Published February 14, 2013 5:34PM (EST)

 Anthony Edwards in "Zero Hour"  (ABC)
Anthony Edwards in "Zero Hour" (ABC)

“Zero Hour,” which premieres tonight on ABC, has the distinction of being the silliest drama to premiere since the new TV season started back in September. It’s so silly that watching filled me with pity and awe: This show, a show that’s all the mumbo-jumbo, nonsense conspiracy elements of “Alias,” a bootleg version of a “Twilight Zone” episode that’s going to be dragged out over some 13 episodes, is what ABC wants to air? Why? To make Anthony Edwards (“ER”) deliver lines that would make a soap opera blush? To not let audiences down the way “Lost” did because it clearly makes no sense from the very start? Hapless, feckless, goofy, dumb: Take your pick of adjectives, that is “Zero Hour.”
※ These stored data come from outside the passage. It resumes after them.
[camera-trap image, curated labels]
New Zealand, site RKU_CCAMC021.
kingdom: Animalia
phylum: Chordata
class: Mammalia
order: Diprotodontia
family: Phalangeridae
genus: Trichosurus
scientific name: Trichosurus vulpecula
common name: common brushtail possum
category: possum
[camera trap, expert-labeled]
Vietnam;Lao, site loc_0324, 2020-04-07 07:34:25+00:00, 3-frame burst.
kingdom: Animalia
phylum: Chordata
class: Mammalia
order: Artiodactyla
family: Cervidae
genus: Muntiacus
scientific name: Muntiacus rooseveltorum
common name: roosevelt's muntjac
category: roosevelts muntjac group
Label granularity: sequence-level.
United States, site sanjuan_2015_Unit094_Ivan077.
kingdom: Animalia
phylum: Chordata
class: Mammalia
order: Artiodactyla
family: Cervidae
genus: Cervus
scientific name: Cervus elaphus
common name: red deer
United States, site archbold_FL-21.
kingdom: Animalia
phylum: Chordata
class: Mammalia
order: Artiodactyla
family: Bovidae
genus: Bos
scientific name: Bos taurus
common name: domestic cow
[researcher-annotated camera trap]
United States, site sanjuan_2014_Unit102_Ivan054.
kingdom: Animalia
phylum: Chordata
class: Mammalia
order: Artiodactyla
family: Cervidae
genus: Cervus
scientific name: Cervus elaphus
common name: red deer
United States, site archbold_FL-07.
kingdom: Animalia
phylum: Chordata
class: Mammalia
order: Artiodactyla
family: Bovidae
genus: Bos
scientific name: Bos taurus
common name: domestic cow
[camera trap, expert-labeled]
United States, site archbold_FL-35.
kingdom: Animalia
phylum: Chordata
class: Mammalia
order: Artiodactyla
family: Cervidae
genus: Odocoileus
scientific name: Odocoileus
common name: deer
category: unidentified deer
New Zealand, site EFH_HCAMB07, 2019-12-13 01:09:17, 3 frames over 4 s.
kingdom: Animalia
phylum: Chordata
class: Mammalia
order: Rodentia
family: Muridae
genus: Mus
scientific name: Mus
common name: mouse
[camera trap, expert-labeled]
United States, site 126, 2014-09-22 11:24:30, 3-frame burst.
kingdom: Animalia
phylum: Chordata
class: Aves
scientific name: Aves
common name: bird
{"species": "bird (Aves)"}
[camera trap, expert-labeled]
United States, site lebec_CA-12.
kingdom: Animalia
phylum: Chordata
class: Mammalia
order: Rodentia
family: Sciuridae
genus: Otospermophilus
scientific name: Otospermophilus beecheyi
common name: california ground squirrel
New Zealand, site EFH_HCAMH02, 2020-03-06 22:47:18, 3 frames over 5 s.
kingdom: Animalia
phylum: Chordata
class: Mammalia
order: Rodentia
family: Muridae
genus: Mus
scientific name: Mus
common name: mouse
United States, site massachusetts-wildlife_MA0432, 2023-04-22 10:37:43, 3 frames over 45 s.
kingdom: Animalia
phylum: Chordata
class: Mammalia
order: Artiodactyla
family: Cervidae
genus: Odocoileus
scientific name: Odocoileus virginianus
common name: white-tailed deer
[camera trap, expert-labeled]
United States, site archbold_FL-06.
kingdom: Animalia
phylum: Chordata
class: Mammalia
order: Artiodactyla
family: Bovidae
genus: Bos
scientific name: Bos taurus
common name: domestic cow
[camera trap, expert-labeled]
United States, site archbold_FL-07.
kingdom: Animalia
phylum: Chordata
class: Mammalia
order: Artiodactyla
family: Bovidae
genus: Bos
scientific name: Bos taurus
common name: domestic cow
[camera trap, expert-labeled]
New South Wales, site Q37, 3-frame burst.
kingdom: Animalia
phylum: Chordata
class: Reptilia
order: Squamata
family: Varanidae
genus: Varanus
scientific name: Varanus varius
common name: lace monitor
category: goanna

“Zero Hour” begins with a deadly-serious voiceover of a ponderous limerick: “Twelve is divine. Twelve is both the beginning and the end of time.” Tell us how you really feel about the number 12, show! (There is not a man with 12 fingers in the pilot, but even money says one is coming.) It’s Hitler-era Germany and some Rosicrucians, “a secret sect of Christian mystics,” are seriously concerned that a “prophecy” about “end times” is coming true. See, the Nazis have figured out how to create life, and you can tell because they have made an adorable baby who has milky white devil eyes. To prevent the end of the world, the Rosicrucians, gathered in a church, decide they must “preserve that thing that lies in the tunnel beneath us,” a big ol’ something in an enormous body bag that’s been stowed in the sewers and can either prevent or bring about the "zero hour." The Rosicrucians promptly haul it up and put it on a truck, right before the Nazis come in and shoot the place, the Rosicrucians, and a statue of Jesus, up.  Were this show to last more than three episodes, which it shouldn’t, the body bag will prove to hold a crucifix, the fountain of youth, an alien, a space ship, an enormous clock, a golem, a Rambaldi device, etc.

We then jump to the future, where Hank Galiston (Anthony Edwards) and his wife (Jacinda Barrett) are walking through a street fair in Dumbo, all smoochy-moochy. Hank runs a supernatural magazine, but not, like, a crazy one: When his young, gung-ho staffers suggest a story about werewolves, Hank lectures them about how there’s really a medical condition to explain these particular werewolves, so, dig deeper! His wife fixes clocks and has the misfortune of buying a really old one made by the Rosicrucians, one of a set of 12, which contain clues on how to hunt down that mysterious body bag. She is promptly abducted by a super-bad terrorist dude/maybe antichrist looking for the clock, and thus looking to bring about end times again, but Hank and his employees find it instead. Obviously, there is a tiny diamond in the clockworks that has a map engraved on it. By the end of the episode, Hank and an FBI agent are in a WWII-era Nazi U-Boat above the Arctic Circle having their minds blown by a plot twist involving cloning and 12 new apostles and eternal life and Anthony Edwards wearing a swastika. Be assured, this glosses many other insensible things, first among them the really obvious, painful dialogue.

In some world, this show would just embrace how utterly ridiculous it is and be camp: Instead, it is serious. In a just world the zero hour for "Zero Hour" would be nigh, like next week.


By Willa Paskin

Willa Paskin is Salon's staff TV writer.